EXERCISE: For each line in the data below that has the word "versus", copy that line.

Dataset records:
BEGIN

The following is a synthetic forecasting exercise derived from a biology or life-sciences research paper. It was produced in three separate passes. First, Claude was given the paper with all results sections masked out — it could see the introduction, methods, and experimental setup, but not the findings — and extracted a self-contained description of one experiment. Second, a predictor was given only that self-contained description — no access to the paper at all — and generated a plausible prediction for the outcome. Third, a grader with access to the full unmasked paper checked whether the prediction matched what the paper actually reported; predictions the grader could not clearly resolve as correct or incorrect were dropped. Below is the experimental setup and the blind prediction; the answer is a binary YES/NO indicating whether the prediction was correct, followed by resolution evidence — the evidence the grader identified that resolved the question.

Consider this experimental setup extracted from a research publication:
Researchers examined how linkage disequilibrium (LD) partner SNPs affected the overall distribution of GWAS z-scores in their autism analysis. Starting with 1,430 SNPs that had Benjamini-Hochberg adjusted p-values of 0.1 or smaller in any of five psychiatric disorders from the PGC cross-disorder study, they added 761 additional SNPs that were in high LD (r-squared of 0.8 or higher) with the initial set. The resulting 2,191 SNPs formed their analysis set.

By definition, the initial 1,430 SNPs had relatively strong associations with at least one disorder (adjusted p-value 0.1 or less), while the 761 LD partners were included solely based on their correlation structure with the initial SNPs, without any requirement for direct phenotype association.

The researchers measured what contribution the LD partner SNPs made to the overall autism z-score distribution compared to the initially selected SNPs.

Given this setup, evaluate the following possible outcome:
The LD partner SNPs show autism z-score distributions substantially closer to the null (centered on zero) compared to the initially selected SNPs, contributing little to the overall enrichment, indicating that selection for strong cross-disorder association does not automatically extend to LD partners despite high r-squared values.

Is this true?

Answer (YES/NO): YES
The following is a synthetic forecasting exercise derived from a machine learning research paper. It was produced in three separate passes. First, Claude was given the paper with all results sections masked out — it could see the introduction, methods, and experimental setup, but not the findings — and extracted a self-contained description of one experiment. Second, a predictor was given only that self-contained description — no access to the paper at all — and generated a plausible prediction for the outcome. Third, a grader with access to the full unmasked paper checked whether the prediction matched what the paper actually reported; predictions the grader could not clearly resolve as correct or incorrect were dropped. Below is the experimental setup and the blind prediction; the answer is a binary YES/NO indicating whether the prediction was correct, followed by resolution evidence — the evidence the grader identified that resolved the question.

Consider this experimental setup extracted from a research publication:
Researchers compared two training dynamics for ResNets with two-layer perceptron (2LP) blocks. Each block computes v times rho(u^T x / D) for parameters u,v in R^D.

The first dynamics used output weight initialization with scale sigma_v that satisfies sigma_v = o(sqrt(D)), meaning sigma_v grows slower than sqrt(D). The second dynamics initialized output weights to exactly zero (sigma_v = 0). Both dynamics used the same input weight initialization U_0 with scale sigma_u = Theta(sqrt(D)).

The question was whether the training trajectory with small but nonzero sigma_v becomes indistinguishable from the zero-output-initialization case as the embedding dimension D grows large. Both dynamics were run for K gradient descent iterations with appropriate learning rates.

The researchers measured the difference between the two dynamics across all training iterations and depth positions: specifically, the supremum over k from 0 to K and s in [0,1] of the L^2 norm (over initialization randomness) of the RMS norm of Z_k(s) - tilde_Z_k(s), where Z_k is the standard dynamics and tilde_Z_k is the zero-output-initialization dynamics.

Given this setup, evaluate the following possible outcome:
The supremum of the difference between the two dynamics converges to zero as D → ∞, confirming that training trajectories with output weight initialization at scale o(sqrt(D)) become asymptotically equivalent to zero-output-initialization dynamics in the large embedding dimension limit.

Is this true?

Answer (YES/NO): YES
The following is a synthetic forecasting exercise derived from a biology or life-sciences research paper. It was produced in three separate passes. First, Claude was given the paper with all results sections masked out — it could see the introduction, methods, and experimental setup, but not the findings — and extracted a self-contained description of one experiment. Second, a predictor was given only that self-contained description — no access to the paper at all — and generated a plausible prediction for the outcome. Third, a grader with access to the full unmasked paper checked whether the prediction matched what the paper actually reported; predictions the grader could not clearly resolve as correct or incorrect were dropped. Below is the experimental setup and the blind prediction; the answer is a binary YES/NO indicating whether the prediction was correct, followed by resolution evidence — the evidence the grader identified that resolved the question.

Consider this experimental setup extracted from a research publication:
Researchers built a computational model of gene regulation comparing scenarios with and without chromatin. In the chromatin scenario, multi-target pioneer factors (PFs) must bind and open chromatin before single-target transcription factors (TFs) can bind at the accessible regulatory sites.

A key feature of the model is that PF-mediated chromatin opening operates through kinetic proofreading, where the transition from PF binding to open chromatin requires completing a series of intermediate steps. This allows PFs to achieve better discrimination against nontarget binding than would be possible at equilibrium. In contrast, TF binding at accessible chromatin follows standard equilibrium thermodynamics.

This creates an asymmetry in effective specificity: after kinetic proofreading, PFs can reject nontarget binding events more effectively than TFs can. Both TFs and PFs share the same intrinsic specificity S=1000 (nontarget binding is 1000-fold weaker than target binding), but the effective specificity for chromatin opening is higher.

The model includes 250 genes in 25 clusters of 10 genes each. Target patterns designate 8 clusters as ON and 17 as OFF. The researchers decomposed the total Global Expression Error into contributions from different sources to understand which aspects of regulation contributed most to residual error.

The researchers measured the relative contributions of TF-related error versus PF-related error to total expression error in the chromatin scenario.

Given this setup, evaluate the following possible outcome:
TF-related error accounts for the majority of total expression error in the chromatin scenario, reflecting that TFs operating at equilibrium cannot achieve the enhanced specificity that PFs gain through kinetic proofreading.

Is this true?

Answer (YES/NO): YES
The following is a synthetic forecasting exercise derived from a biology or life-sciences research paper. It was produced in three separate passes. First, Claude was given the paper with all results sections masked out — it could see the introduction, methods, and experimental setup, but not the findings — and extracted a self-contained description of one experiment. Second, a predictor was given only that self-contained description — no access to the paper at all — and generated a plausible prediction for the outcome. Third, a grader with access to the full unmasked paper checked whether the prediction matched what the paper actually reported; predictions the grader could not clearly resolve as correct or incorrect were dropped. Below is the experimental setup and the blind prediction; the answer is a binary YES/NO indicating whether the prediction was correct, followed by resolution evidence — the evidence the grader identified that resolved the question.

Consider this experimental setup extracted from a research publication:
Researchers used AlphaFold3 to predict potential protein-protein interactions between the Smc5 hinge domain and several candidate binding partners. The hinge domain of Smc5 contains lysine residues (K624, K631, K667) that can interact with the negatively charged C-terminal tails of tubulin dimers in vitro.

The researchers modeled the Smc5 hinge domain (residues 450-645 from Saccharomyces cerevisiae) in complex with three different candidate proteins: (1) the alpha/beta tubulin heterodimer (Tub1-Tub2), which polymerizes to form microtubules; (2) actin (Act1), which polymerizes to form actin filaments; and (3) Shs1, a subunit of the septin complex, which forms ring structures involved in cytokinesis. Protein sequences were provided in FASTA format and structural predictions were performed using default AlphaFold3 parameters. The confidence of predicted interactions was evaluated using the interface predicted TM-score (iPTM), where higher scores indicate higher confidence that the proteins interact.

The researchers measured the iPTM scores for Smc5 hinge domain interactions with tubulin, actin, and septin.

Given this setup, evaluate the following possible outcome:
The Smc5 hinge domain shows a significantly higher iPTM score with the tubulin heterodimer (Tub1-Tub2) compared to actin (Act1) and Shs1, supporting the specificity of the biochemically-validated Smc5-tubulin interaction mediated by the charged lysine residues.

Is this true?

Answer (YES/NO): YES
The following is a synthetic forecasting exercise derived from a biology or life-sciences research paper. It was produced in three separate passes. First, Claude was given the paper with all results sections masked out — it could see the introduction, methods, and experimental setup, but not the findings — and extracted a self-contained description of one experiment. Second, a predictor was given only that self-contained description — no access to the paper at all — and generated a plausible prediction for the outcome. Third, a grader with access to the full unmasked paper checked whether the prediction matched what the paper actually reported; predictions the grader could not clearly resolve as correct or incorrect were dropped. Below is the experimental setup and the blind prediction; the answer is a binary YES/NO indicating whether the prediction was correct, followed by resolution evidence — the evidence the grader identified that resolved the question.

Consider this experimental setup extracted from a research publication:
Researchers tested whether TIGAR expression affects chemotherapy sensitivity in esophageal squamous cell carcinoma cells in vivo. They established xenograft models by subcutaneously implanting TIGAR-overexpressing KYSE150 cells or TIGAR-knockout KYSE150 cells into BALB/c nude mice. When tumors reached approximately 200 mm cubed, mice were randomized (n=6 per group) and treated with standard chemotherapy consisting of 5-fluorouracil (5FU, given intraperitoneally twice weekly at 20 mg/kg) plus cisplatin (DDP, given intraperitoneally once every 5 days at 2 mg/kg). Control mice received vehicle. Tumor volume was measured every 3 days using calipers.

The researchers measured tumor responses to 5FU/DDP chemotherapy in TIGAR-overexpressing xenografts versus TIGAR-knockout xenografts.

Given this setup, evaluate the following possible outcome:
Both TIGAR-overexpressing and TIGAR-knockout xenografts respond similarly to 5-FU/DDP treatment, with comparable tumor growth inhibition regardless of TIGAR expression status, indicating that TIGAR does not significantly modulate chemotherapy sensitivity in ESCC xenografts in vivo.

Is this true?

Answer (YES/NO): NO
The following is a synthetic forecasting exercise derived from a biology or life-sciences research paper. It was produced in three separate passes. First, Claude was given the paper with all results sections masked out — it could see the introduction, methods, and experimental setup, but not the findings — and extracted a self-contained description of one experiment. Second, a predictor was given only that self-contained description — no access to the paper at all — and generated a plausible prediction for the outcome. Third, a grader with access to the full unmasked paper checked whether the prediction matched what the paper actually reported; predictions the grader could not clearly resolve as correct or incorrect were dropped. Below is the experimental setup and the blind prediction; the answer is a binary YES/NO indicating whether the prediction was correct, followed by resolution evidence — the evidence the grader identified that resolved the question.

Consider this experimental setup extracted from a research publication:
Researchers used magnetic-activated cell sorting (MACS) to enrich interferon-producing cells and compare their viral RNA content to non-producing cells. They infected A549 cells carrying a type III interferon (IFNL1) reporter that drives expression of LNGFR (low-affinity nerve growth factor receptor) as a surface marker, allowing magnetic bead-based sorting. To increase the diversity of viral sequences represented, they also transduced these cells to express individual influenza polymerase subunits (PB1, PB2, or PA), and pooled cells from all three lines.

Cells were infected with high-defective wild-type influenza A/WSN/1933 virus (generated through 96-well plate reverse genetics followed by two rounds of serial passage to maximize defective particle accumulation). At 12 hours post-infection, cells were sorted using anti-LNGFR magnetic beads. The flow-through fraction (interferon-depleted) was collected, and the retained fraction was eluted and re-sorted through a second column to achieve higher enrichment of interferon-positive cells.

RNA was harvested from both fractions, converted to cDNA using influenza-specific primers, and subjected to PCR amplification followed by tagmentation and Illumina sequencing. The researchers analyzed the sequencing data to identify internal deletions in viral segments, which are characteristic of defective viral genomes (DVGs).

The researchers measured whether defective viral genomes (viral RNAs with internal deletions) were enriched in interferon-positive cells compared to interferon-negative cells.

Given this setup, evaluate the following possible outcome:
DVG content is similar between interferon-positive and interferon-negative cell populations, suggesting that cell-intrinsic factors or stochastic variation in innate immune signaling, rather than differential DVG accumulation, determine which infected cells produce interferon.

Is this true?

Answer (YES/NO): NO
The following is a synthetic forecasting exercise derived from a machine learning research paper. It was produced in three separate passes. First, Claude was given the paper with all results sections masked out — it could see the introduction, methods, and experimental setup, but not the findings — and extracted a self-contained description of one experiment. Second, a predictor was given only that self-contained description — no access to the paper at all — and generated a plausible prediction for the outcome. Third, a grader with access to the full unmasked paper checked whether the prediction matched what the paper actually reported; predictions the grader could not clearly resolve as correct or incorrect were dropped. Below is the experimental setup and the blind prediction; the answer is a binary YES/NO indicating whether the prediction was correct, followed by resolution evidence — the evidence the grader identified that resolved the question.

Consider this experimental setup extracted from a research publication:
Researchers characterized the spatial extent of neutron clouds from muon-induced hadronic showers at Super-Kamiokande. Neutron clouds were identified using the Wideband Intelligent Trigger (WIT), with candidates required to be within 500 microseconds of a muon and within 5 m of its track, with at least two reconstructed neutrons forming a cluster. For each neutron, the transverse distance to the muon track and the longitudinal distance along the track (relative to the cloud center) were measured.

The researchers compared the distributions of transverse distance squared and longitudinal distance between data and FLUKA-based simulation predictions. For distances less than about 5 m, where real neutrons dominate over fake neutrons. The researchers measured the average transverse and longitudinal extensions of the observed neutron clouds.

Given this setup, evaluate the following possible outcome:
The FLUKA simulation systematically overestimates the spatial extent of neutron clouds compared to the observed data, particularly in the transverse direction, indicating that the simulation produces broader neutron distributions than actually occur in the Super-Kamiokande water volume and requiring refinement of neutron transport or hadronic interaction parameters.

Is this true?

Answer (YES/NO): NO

END

SOLUTION TO THIS PROBLEM:
The researchers measured the relative contributions of TF-related error versus PF-related error to total expression error in the chromatin scenario.
The researchers measured tumor responses to 5FU/DDP chemotherapy in TIGAR-overexpressing xenografts versus TIGAR-knockout xenografts.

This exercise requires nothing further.